В конце концов, сцепившись в клубок, бойцы снова скатились по ступенькам вниз. И тут выяснилось, что у них совершенно иссякли силы. Они стояли лицом к лицу, тяжело дыша, не в состоянии пошевелить даже мизинцем. Но Телков всё же нашёлся, дунул в Моржового. Дуновение было слабее слабого, ну ровно от крыла дневной красавицы-бабочки. Но киллер рухнул на спину, что поваленный столб.

Стоя над ним, лейтенант победно промолвил, еле ворочая языком и частично кого-то цитируя, а скорее многих:

— Всё, Моржовый! Ваша карта бита! Вы задержаны за убийство!

— Наклонись поближе, — прохрипел киллер и, когда Телков исполнил эту просьбу, продолжил: — Ты выиграл, Телков. Я тебя узнал ещё в теремке. Ты похож на своего отца. Мы с ним вместе воевали в Афгане. Там и привыкли убивать. Васька, твой отец, спас мне жизнь. А сам погиб. Принял нож на себя.

Только теперь опер обратил внимание на физиономию киллера. Она была разукрашена полосами грязи. Именно так маскировались современные солдаты, проникнув в тыл врага. «Вот почему цех так фантастически чист. Всю грязь собрал Моржовый, прежде чем спрятаться за бочкой», — подумал Телков.

— Я бы мог раздавить твою черепушку, что сырое яйцо, — продолжал киллер, — да пожалел. Так и быть, живи, Володька!

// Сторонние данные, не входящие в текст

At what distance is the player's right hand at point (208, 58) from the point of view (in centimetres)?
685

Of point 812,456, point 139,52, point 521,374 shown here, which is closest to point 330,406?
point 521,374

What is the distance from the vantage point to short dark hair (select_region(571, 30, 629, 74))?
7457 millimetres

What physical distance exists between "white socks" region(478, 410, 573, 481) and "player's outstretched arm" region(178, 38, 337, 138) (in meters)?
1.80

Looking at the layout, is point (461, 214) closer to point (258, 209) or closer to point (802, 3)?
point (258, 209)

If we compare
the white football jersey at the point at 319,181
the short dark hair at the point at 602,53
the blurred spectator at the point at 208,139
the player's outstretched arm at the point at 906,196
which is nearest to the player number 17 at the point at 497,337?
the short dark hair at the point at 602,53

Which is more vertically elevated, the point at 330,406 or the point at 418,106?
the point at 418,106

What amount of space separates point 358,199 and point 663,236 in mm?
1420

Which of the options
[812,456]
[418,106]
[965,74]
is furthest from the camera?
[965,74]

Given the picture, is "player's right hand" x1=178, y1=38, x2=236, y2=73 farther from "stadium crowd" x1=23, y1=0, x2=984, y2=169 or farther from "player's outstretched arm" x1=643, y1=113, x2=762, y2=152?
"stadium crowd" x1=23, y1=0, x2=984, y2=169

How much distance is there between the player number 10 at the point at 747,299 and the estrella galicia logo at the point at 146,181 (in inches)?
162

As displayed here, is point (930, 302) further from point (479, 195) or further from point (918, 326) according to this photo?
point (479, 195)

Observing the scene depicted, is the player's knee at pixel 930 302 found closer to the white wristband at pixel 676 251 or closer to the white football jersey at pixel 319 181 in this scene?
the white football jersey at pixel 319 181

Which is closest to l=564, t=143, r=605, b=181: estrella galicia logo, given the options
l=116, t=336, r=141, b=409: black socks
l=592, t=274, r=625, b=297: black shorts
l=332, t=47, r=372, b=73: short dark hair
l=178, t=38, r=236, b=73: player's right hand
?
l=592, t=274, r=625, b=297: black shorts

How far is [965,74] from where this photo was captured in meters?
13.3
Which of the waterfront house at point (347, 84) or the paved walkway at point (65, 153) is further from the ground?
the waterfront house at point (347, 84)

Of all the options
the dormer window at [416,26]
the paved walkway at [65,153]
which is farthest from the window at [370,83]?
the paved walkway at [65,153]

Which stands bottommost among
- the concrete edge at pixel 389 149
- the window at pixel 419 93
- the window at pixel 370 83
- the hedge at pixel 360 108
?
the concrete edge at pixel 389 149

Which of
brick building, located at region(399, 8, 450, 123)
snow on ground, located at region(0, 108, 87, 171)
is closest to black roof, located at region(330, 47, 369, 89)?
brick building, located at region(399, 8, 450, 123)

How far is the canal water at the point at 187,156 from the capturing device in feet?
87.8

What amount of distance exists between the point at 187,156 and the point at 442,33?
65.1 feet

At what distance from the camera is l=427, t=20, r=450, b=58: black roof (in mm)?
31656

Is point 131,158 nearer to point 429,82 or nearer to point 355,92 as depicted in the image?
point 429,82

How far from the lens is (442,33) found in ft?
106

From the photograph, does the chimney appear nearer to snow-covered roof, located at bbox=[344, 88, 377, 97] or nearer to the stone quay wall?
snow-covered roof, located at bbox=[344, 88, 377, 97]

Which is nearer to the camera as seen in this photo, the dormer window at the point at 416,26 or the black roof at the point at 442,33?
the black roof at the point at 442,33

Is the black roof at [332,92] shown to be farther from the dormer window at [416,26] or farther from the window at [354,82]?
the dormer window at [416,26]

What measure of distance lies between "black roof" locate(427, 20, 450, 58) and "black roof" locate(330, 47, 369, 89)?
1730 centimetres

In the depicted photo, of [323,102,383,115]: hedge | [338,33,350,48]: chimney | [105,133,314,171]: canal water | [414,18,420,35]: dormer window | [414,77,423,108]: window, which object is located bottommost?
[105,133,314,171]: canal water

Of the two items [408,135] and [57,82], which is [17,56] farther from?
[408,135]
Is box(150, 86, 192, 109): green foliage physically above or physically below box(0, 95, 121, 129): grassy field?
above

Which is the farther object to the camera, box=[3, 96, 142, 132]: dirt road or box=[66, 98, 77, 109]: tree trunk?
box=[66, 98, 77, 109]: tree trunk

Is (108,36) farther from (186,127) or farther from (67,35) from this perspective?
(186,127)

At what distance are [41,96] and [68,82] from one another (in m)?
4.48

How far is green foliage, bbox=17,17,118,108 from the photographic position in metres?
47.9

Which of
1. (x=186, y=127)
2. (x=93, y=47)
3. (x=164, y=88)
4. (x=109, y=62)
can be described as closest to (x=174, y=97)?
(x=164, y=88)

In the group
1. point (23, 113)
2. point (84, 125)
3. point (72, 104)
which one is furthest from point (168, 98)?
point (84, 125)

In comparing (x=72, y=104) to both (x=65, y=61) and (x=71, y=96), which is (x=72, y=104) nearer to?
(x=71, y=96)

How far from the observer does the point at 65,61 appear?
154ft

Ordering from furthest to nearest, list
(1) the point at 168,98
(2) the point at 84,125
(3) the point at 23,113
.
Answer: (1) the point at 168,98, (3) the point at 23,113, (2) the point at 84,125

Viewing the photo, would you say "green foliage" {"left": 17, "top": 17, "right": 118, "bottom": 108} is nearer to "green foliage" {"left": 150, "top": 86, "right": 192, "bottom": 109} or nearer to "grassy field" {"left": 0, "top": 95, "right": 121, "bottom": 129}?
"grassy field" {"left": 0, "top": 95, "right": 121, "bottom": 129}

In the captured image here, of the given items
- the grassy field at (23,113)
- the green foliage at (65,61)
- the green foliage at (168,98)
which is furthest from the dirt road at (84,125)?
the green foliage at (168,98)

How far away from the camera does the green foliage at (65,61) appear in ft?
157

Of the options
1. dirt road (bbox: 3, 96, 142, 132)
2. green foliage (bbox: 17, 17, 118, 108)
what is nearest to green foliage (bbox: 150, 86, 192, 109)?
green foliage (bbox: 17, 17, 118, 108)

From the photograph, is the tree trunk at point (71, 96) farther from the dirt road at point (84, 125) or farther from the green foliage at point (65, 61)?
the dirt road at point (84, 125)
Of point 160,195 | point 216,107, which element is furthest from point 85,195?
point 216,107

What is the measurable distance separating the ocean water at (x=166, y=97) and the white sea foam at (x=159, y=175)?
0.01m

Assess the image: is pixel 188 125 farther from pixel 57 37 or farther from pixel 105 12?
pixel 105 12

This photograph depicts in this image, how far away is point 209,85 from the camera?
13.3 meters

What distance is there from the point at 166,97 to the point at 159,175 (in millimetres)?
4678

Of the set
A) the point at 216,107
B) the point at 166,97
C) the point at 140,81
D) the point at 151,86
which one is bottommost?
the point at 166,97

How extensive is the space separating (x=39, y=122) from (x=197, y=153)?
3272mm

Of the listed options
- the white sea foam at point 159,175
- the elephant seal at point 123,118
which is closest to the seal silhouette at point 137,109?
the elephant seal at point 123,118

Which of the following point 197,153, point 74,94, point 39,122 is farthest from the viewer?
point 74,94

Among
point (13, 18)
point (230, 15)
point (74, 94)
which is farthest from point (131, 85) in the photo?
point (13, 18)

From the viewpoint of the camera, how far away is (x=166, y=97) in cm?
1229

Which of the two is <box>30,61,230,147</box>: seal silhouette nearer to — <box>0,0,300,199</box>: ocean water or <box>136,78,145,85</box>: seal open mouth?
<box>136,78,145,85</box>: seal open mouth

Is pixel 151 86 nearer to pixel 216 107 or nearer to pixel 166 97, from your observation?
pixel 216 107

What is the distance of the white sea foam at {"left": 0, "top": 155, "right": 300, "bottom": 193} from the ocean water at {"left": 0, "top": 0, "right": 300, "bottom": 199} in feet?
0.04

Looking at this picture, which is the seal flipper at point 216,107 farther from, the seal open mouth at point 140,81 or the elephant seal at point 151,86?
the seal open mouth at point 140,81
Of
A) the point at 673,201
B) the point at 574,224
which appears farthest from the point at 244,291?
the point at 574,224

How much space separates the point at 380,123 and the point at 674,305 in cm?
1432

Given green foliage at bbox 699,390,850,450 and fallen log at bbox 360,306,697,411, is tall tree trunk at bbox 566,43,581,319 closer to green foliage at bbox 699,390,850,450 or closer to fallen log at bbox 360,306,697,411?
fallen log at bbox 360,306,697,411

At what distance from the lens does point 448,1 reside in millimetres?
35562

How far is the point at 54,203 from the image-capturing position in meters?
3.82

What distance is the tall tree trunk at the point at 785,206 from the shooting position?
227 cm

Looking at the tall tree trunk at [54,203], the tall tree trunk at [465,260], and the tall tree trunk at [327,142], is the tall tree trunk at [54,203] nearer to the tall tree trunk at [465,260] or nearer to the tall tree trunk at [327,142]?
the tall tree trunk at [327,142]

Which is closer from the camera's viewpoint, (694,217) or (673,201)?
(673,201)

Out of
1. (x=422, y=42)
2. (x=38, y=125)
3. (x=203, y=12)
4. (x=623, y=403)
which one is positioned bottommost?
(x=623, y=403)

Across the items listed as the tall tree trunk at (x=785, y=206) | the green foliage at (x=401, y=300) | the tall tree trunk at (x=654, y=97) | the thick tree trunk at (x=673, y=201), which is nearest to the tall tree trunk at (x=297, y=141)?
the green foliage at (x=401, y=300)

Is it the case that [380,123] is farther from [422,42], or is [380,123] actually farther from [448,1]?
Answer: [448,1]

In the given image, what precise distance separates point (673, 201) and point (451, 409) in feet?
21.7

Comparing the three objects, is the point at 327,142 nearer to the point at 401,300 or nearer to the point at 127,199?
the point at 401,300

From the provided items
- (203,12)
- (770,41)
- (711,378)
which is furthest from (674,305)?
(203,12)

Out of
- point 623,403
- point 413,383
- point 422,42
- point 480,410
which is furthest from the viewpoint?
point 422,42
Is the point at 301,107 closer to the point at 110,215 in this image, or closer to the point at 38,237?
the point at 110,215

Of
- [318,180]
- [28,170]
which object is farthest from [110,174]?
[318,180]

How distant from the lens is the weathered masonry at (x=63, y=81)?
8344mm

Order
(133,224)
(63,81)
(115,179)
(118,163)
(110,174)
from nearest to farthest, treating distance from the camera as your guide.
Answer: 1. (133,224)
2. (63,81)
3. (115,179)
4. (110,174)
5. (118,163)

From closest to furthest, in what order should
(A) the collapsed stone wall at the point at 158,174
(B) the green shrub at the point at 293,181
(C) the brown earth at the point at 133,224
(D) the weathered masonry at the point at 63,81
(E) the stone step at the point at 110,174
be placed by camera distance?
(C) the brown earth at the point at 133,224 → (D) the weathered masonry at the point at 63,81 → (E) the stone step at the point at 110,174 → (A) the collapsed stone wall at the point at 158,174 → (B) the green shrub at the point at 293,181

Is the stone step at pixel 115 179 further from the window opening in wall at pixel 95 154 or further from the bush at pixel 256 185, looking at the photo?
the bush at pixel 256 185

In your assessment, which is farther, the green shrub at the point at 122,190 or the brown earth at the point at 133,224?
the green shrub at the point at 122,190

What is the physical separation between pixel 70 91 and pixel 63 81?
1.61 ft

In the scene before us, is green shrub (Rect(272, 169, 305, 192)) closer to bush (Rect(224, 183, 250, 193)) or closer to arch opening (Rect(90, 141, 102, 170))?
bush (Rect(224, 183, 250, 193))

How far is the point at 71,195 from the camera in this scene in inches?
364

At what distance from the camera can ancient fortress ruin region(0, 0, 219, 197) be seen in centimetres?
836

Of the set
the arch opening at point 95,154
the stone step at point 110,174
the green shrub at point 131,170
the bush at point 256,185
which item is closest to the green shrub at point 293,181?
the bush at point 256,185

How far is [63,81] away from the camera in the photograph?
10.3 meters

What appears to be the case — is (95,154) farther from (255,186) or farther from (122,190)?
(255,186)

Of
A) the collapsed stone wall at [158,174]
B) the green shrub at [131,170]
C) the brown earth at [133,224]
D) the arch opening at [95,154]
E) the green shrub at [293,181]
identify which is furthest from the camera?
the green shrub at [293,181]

— Спасибо! — от всей души поблагодарил лейтенант. — Но вы зря так поступили. Я взяток не беру. Даже моей собственной жизнью.

— Я знаю. Ты и в этом в Ваську. Он тоже не брал. А теперь тащи меня на свою Петровку, — снова прохрипел киллер и потерял сознание.

— Я бы с удовольствием вас туда доставил. Но сейчас мне непременно что-нибудь помешает, и я вас упущу, — пожаловался опер. И ему заранее стало обидно: до чего же несправедлива жизнь. Ловишь преступника, ловишь, а стоит его задержать, и весь твой кропотливый труд рассыпается прахом.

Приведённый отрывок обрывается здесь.